TEXT SEGMENT
Sterling and the Euro – a story of two halves.
The pound had another resilient week, strengthening by an average of 1.9% against the other major currencies. This is despite the downgrade of Britain’s credit rating by Fitch. The pound’s strength can be attributed to the US Federal Reserve announcing billions of liquidity to stabilise the financial markets. With the UK economy so intrinsically tied to its financial services sector, sterling has seen some relief and gains despite market volatility. With the Fed announcing that it will allow central banks to exchange their holdings of US Treasury securities for overnight dollar loans, albeit it temporarily, sterling gained on majors.
Many of the ecostats reflect the UK economy pre-pandemic, so the far from gloomy figures will change in the coming weeks. The Bank of England’s (BoE) credit and mortgage approvals figures showed a six year high in February, and GfK’s index of consumer confidence weakened by two points to -9, a better showing than the forecast -15. But this was carried out in the first two weeks of March, so figures will surely worsen next month.

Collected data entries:
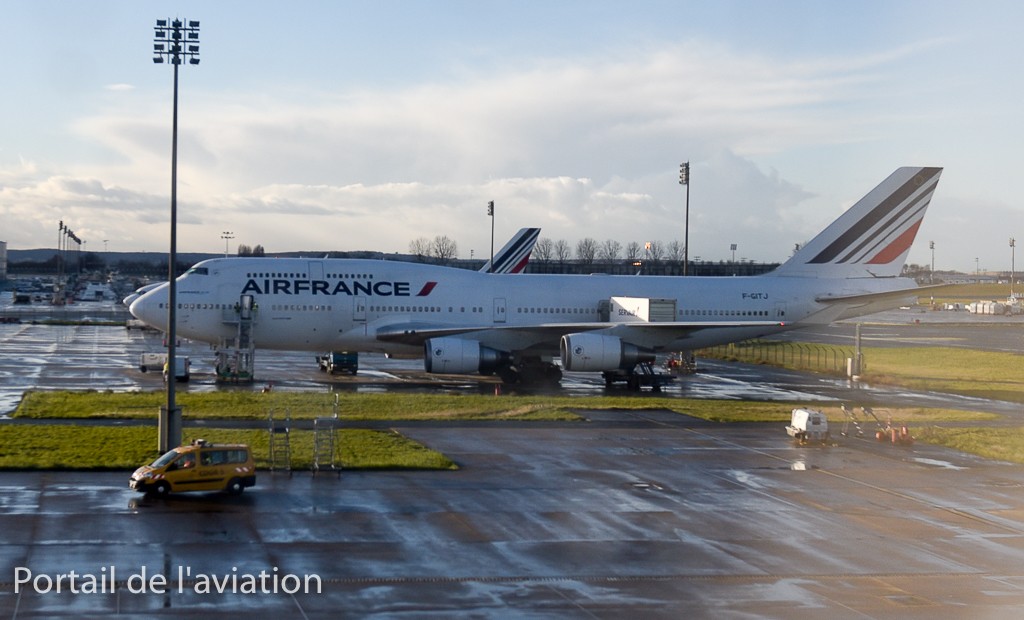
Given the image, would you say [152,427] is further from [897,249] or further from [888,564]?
[897,249]

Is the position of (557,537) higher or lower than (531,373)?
lower

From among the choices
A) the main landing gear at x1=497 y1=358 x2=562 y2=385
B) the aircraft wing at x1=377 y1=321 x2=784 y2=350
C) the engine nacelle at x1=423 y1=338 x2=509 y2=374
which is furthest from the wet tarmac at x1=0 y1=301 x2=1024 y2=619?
the main landing gear at x1=497 y1=358 x2=562 y2=385

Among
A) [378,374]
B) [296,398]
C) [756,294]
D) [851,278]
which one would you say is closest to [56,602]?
[296,398]

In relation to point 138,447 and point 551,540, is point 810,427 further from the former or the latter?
point 138,447

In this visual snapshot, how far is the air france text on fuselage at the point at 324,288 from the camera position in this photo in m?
49.9

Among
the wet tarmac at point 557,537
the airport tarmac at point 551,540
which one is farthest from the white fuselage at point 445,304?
the airport tarmac at point 551,540

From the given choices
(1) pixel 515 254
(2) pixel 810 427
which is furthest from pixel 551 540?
(1) pixel 515 254

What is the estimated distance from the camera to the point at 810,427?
3462 cm

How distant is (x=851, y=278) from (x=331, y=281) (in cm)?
2802

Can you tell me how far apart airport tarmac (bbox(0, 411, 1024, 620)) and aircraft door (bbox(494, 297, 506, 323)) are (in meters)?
21.6

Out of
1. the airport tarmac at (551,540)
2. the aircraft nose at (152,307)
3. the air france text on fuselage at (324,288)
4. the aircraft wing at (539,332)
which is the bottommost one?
the airport tarmac at (551,540)

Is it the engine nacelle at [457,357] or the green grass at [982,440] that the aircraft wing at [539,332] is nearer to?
the engine nacelle at [457,357]

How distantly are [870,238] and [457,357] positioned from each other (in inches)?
966

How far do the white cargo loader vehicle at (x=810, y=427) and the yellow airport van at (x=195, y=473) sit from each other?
18.7m
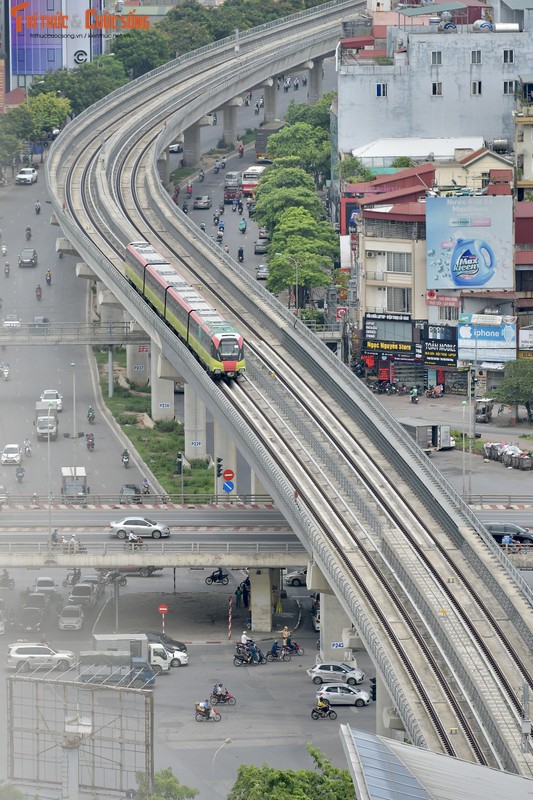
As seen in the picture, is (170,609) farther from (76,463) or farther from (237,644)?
(76,463)

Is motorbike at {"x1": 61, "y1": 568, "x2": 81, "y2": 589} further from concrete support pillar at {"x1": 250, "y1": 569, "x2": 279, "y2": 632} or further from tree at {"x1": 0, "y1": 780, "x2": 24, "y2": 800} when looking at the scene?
tree at {"x1": 0, "y1": 780, "x2": 24, "y2": 800}

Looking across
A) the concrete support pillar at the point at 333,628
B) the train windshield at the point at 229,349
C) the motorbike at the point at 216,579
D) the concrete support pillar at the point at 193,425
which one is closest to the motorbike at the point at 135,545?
the motorbike at the point at 216,579

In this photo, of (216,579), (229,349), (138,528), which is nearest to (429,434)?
(229,349)

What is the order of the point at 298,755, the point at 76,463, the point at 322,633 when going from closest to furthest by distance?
the point at 298,755
the point at 322,633
the point at 76,463

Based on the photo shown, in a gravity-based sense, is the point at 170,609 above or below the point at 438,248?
below

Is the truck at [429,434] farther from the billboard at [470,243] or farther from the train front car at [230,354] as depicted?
the billboard at [470,243]

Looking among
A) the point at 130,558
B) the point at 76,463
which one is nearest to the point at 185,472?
the point at 76,463
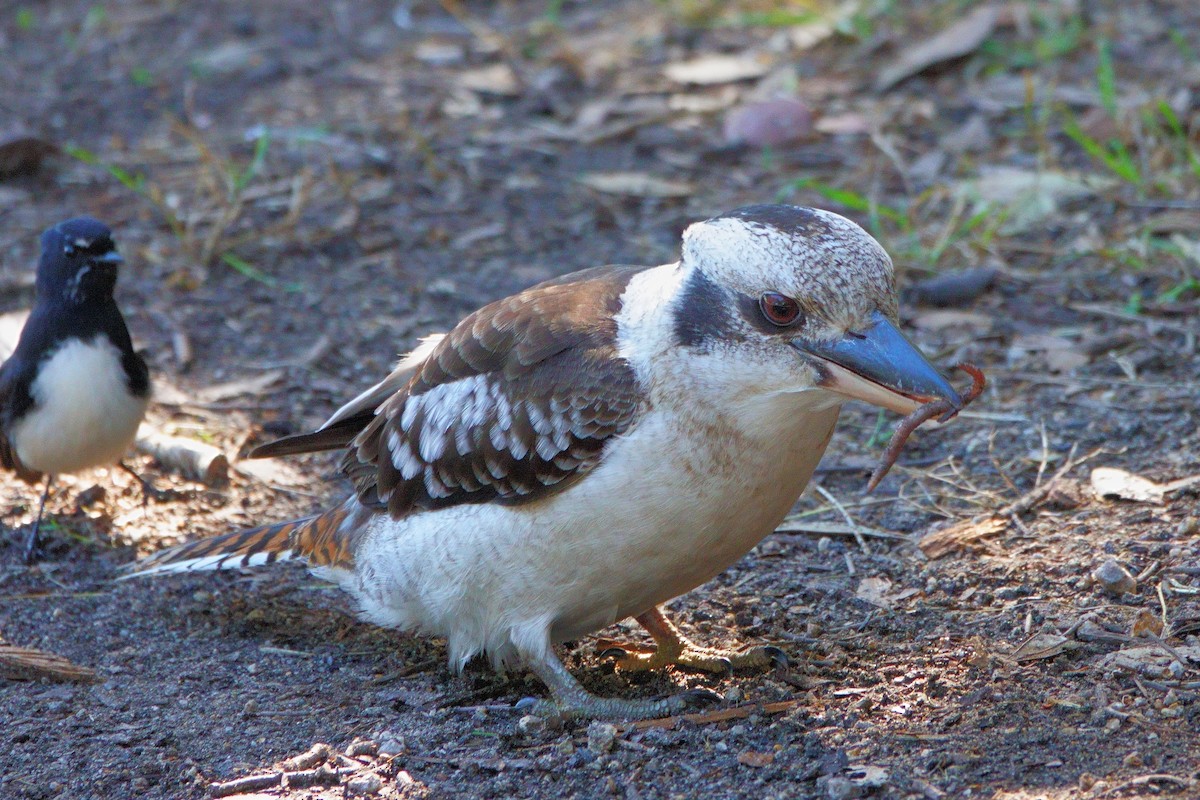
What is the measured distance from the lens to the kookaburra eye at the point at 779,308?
3521 millimetres

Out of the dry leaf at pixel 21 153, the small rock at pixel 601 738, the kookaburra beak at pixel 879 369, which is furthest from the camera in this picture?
the dry leaf at pixel 21 153

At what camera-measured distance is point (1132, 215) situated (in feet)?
22.1

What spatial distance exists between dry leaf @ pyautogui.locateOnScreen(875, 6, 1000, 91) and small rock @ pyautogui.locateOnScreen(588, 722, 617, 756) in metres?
5.76

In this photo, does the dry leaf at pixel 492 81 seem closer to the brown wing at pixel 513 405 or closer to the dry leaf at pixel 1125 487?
the brown wing at pixel 513 405

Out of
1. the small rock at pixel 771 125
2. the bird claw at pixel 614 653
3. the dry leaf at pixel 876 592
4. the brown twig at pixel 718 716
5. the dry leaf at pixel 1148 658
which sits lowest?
the bird claw at pixel 614 653

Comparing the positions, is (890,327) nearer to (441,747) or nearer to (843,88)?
(441,747)

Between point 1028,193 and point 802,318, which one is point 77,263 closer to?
point 802,318

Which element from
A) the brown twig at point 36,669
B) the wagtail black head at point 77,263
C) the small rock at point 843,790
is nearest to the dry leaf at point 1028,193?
the wagtail black head at point 77,263

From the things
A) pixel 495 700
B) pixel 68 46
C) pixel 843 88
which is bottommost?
pixel 495 700

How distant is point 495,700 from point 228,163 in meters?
4.47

EXERCISES TO COMPLETE
[1] Decide whether each statement agrees with the sterling report, answering yes or no and quoting the words that settle it: (a) The pound rose by an average of 1.9% against the other major currencies. (b) GfK's index of consumer confidence fell to -15. (c) Fitch downgraded Britain's credit rating.
[2] Name every organization mentioned in the sterling report.
This material was drawn from a separate source.

RESPONSES TO THE EXERCISE
[1]
(a) Yes: "strengthening by an average of 1.9% against the other major currencies"
(b) No: "weakened by two points to -9, a better showing than the forecast -15"
(c) Yes: "the downgrade of Britain’s credit rating by Fitch"

[2]
- Fitch
- The US Federal Reserve (the Fed)
- The Bank of England (BoE)
- GfK